La réforme des soins critiques engagée en 2022 marque une transformation profonde de l’offre de soins hospitaliers. La publication des décrets relatifs aux conditions d’implantation et aux conditions techniques de fonctionnement, complétée par l’instruction de 2023, a posé les bases d’un nouveau cadre organisationnel désormais décliné dans les projets régionaux de santé.
Depuis la fin de l’année 2023 et jusqu’en 2026, les agences régionales de santé délivrent de nouvelles autorisations à l’ensemble des établissements concernés, ouvrant une phase déterminante de recomposition de l’offre. Cette dynamique s’accompagne d’exigences de mise en conformité échelonnées dans le temps et de la structuration de filières territoriales.

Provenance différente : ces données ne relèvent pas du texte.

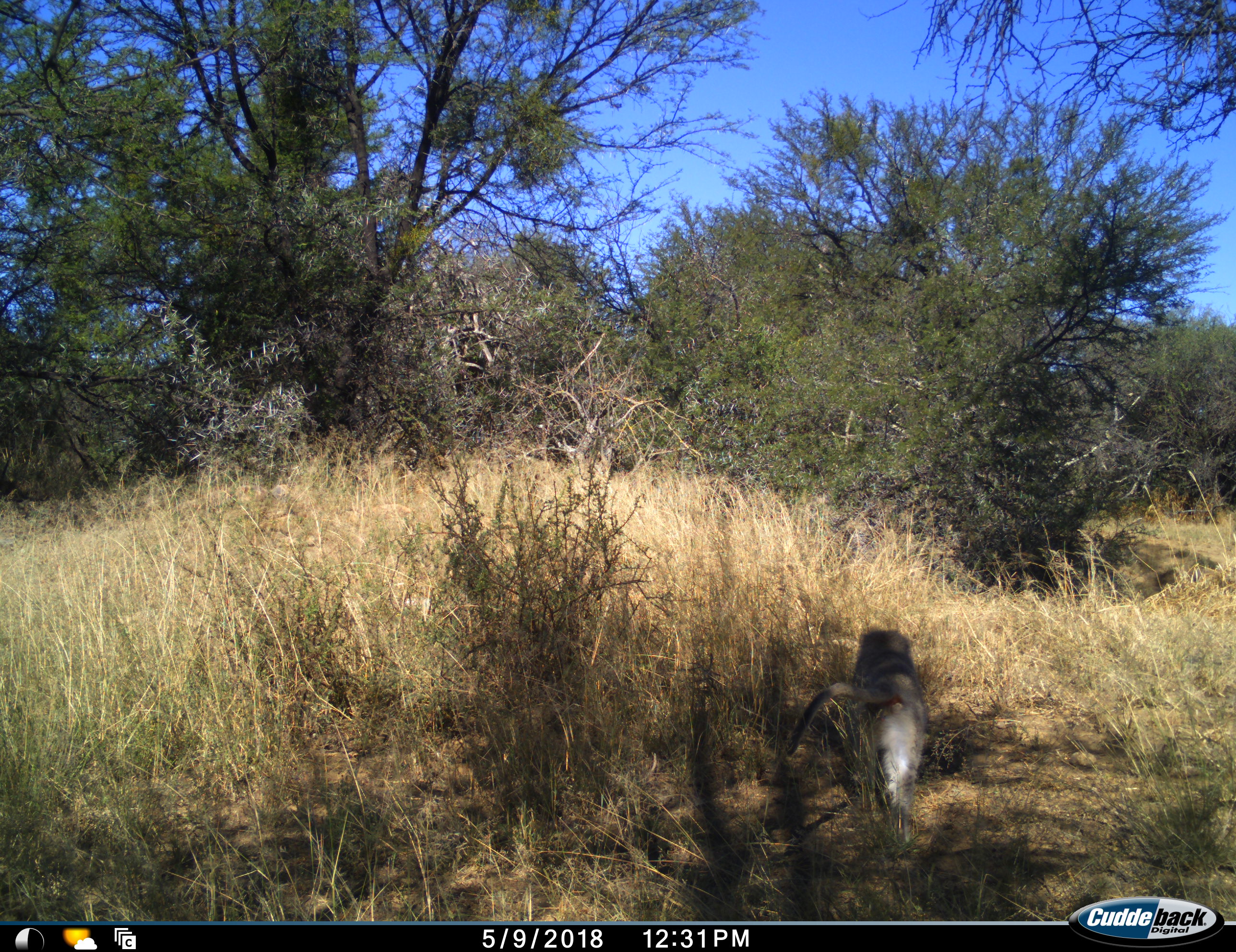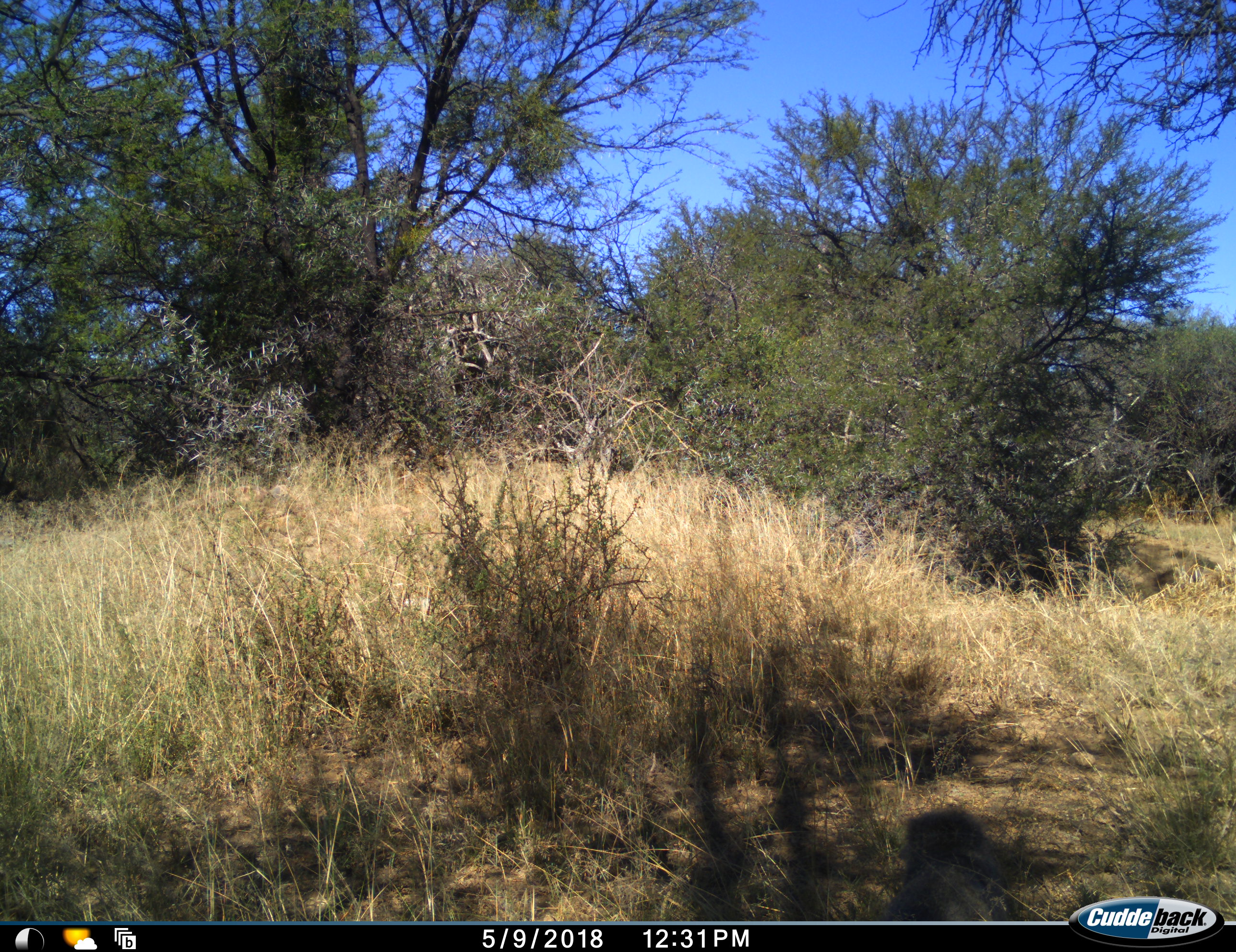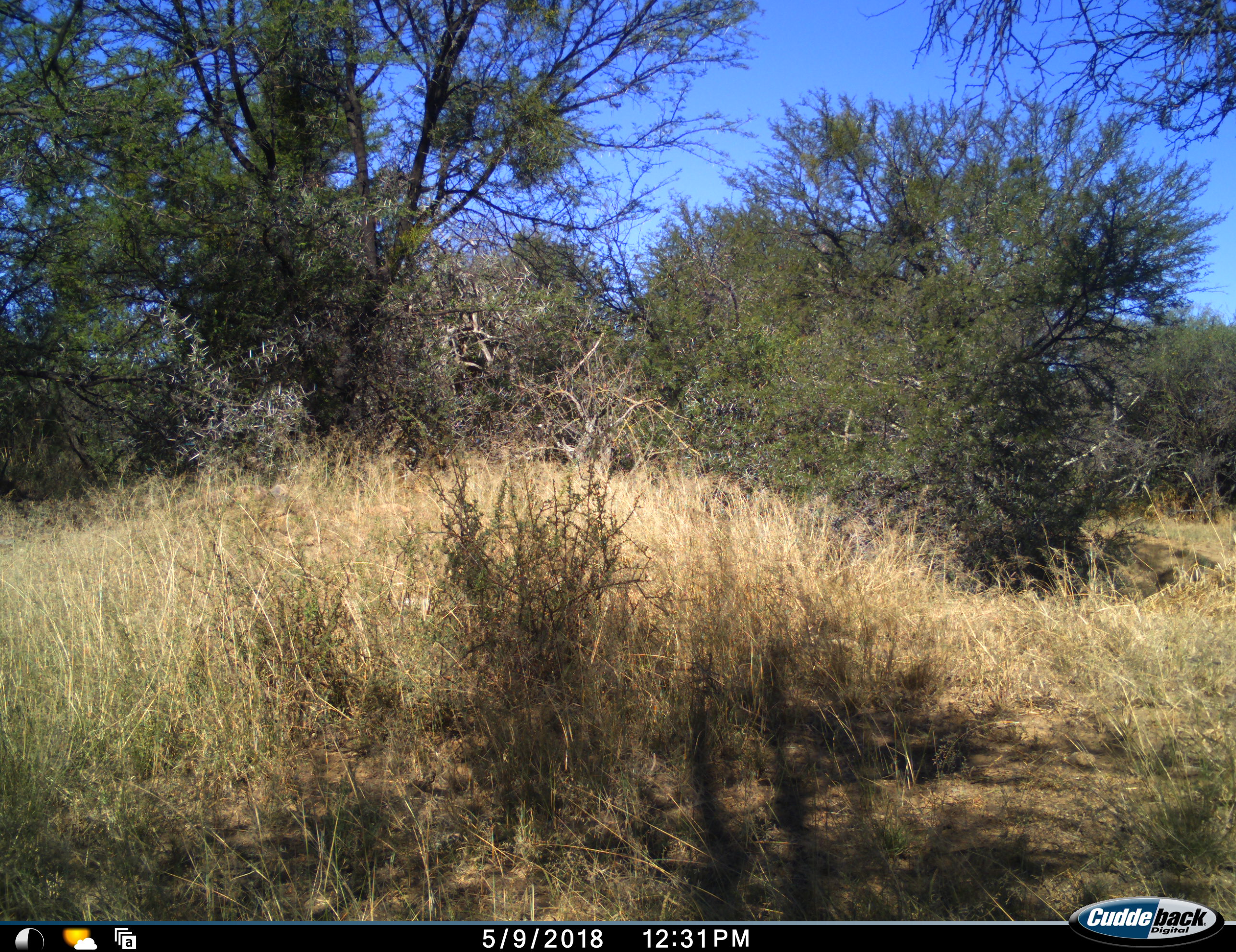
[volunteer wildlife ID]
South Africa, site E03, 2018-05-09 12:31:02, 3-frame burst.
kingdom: Animalia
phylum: Chordata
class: Mammalia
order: Primates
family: Cercopithecidae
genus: Papio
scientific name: Papio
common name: baboon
Baboon (Papio), count 1. Behavior (volunteer vote fractions): standing 0%, resting 0%, moving 100%, interacting 0%. Young present (vote fraction): 0%. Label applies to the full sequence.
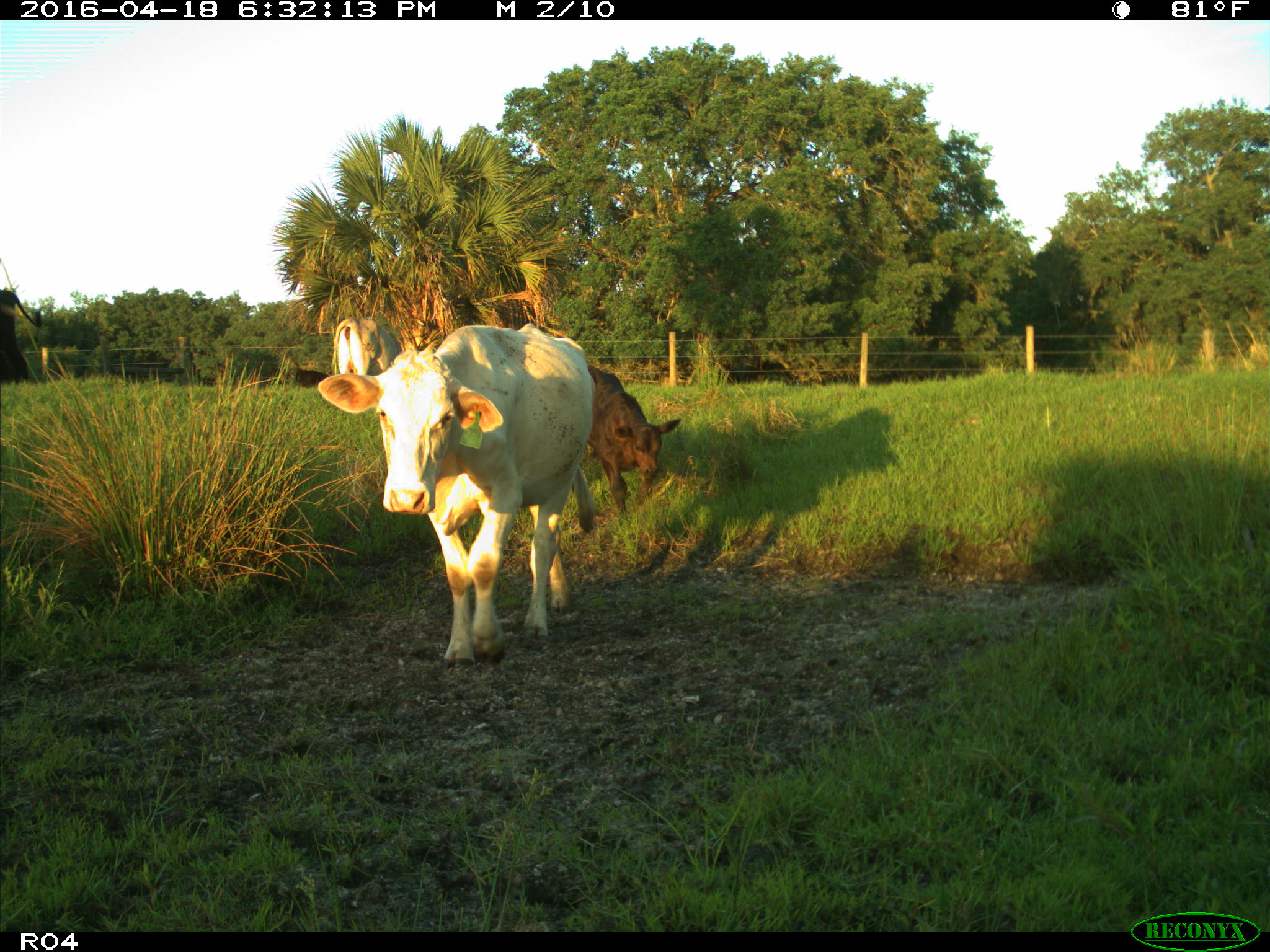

Dans ce contexte, la feuille de route nationale, finalisée récemment, apporte une vision d’ensemble articulée autour de priorités essentielles : réponse aux besoins des territoires, organisation des filières, préparation aux crises sanitaires, évolution des modalités de financement, renforcement des ressources humaines et amélioration continue de la qualité des prises en charge. Elle traduit une ambition partagée de modernisation et de résilience du système de santé.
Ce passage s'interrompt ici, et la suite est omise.